═════ TEXT TO READ ═════
Storms are an event, a call to action, in which the rightful occupations of one's time are self-evident. There are things to do in preparation: wash everybody's hair in anticipation of days without water, go to the store for trail mix and bananas, charge the batteries, fill the tanks. We did all those things, and then piled the kids in the car and went to my parents' house. They have two fireplaces, and lots more space for stir-crazy kids.

In the morning we awoke to a world encased in ice, like opening up a geode or a jewel box, so we took the kids for a walk down in the lower field and up through the woods. The air was surprisingly mild and our boots broke through the ice-glazed cowpie like the sugary crust of a crème brulée. 

We toasted the remainder of the day with hot chocolate, books, and chicken noodle soup. It was one of the better February afternoons in recent memory. And the icing on the cake: after we cleared the table, but before the washing up, the power went out—the moment for which we'd been waiting. We gleefully lit the oil lamps and nearly every candle in the house, and sat down on the couch, listening to the wind. Now what?

Sometimes my husband and I play Euchre with my parents, but the old-timey movies and "Little House on the Prairie" episodes really deceive viewers about the amount of light a few oil lamps and candles provide. One lamp might provide light for one reader, but it doesn't illuminate a room, so my mom read some Cautionary Tales to the children, we said the Rosary, and then we went to bed, not much after eight o'clock.

My husband and I slept on the pull-out couch by the wood stove, children nearby under heavy comforters. Every two hours, someone had to put a log on the fire to keep the house warm, and I passed a large portion of the night reading Gilead by lamplight.

On the following day, there was less sun. We heated water on top of the stove for instant coffee, which I must admit was terrible. Throughout the morning, people carried buckets from the bathtub to the upstairs toilets where gravity did the flushing. We washed our faces with baby wipes. My dad brought in more wood. And getting fidgety, the kids started to fight with one another.
═════
▸ **GIVEN EXERCISE 1**: Extract every line of the rows that contains the string "Segment".
▸ **GIVEN EXERCISE 2**: Resume the account of the ice storm, picking up after its final sentence.
The account of the ice storm has no connection to the rows that follow it.
═════ SUPPLIED DATA ═════
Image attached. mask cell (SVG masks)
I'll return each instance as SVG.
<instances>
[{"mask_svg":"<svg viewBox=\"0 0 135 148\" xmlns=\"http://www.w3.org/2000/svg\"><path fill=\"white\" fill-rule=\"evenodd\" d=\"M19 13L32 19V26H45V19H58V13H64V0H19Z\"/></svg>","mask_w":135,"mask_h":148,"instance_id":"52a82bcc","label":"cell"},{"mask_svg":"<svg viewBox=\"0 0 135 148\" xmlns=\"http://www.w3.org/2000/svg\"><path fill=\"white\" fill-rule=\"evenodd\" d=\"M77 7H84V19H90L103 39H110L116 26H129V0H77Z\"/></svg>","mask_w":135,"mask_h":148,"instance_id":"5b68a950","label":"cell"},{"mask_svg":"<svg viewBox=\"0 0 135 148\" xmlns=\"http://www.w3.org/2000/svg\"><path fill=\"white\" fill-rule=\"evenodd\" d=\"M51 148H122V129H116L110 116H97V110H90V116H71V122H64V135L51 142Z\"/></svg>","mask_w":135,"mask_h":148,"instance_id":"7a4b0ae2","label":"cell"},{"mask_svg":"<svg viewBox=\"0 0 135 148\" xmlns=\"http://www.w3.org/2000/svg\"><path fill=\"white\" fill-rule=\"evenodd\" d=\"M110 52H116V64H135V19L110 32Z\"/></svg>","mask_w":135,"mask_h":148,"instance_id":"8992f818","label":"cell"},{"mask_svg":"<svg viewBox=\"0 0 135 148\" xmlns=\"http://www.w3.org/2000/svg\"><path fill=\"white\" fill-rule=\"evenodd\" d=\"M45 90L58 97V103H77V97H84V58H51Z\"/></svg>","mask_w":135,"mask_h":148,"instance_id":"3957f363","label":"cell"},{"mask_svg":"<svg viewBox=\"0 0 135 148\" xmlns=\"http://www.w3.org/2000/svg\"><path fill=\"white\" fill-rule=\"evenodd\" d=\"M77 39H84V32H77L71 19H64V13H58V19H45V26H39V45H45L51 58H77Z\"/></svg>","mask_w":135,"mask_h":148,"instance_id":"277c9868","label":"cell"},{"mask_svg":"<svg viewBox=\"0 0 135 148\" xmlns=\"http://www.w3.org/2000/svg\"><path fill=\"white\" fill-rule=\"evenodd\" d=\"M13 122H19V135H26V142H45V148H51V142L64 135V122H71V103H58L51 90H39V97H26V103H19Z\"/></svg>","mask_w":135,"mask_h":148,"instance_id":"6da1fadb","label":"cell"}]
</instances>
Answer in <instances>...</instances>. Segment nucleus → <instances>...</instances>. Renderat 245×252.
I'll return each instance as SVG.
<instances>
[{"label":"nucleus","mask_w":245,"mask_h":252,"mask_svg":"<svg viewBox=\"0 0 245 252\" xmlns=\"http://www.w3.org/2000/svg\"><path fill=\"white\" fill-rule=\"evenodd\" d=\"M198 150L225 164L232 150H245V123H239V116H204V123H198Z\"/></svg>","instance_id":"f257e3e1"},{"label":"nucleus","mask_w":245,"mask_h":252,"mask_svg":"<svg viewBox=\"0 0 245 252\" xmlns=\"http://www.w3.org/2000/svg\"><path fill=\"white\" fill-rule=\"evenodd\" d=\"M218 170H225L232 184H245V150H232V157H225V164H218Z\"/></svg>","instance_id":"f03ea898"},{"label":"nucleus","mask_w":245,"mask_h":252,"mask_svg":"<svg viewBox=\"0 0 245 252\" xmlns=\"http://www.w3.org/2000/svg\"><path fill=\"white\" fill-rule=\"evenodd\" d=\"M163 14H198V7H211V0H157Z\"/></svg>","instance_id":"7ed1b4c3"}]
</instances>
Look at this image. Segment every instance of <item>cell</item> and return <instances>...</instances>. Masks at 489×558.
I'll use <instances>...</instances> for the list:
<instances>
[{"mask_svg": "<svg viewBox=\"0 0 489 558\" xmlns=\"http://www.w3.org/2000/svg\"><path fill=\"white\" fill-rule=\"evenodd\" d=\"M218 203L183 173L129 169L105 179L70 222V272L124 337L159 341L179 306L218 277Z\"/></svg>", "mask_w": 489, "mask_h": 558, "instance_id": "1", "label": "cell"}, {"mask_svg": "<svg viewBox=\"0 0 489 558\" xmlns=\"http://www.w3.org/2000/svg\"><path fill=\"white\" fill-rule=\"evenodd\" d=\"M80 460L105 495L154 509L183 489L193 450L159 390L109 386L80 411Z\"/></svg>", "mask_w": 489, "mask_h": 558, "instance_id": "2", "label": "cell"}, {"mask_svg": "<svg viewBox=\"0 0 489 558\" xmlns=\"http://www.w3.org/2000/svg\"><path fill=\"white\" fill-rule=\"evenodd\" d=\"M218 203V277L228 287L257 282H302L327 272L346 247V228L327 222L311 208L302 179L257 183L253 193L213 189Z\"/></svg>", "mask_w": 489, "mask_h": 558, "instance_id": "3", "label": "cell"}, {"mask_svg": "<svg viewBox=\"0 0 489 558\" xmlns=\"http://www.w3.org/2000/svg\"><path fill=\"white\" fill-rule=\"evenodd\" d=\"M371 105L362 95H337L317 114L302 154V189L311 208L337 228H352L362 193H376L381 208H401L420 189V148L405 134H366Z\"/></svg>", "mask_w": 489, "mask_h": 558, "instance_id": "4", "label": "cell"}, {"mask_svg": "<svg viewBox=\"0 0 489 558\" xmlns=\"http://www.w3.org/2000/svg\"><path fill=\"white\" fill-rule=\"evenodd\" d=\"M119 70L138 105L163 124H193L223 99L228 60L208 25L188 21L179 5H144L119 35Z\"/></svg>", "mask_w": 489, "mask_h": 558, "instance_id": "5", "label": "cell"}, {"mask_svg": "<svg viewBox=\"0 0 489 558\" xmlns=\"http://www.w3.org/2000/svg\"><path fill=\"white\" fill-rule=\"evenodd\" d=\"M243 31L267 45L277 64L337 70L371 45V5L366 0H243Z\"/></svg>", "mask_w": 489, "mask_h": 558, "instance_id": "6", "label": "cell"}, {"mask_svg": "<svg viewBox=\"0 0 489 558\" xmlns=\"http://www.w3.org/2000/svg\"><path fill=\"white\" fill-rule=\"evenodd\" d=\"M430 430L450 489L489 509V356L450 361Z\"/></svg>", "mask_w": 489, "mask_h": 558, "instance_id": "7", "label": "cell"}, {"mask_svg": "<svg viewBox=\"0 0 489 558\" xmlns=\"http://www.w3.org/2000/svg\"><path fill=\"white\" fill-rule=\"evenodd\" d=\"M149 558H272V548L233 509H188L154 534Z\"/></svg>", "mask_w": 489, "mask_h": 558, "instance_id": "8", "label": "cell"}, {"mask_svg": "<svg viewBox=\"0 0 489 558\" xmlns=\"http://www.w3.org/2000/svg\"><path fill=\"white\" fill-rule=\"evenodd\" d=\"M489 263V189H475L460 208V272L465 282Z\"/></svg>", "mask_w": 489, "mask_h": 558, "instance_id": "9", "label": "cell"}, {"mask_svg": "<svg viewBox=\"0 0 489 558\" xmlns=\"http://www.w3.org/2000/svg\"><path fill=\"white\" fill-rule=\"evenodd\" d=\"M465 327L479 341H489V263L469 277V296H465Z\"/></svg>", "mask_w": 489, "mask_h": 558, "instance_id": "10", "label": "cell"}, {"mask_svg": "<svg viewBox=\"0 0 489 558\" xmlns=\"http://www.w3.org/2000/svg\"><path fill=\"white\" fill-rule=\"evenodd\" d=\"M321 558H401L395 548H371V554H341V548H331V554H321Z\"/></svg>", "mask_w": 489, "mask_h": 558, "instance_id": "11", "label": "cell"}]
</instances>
═════
▸ **REPLY 1**:
Answer in <instances>...</instances>. Segment nucleus → <instances>...</instances>. Renderat 245×252.
Look at this image. Segment every instance of <item>cell</item> and return <instances>...</instances>. Masks at 489×558.

▸ **REPLY 2**:
I have always harbored fantasies about moving off the grid, becoming self-sufficient, embracing a more difficult way of life. It's one of those fantasies that floats in an evanescent halo of unreality, in which I always appreciate life's beauties and bounties because they have been hard-won by the toil of my own hands. See the wisp of hair fall out of her bun as she churns the butter. See the children assist their father with the milking. See the family gather around the fire in the evening with a banjo to sing songs about dewy meadows and broken hearts.

As my father said, living without power is fun for about twenty-four hours. But after jigsaw puzzle and book, after roasting hotdogs in the living room for lunch, after half-dozen arguments with the kids about keeping out of one another's space—there's not much more to do than wait. For a moment, I recognized the fulfillment of a dream of simpler living and forced togetherness, and I felt a little superfluous.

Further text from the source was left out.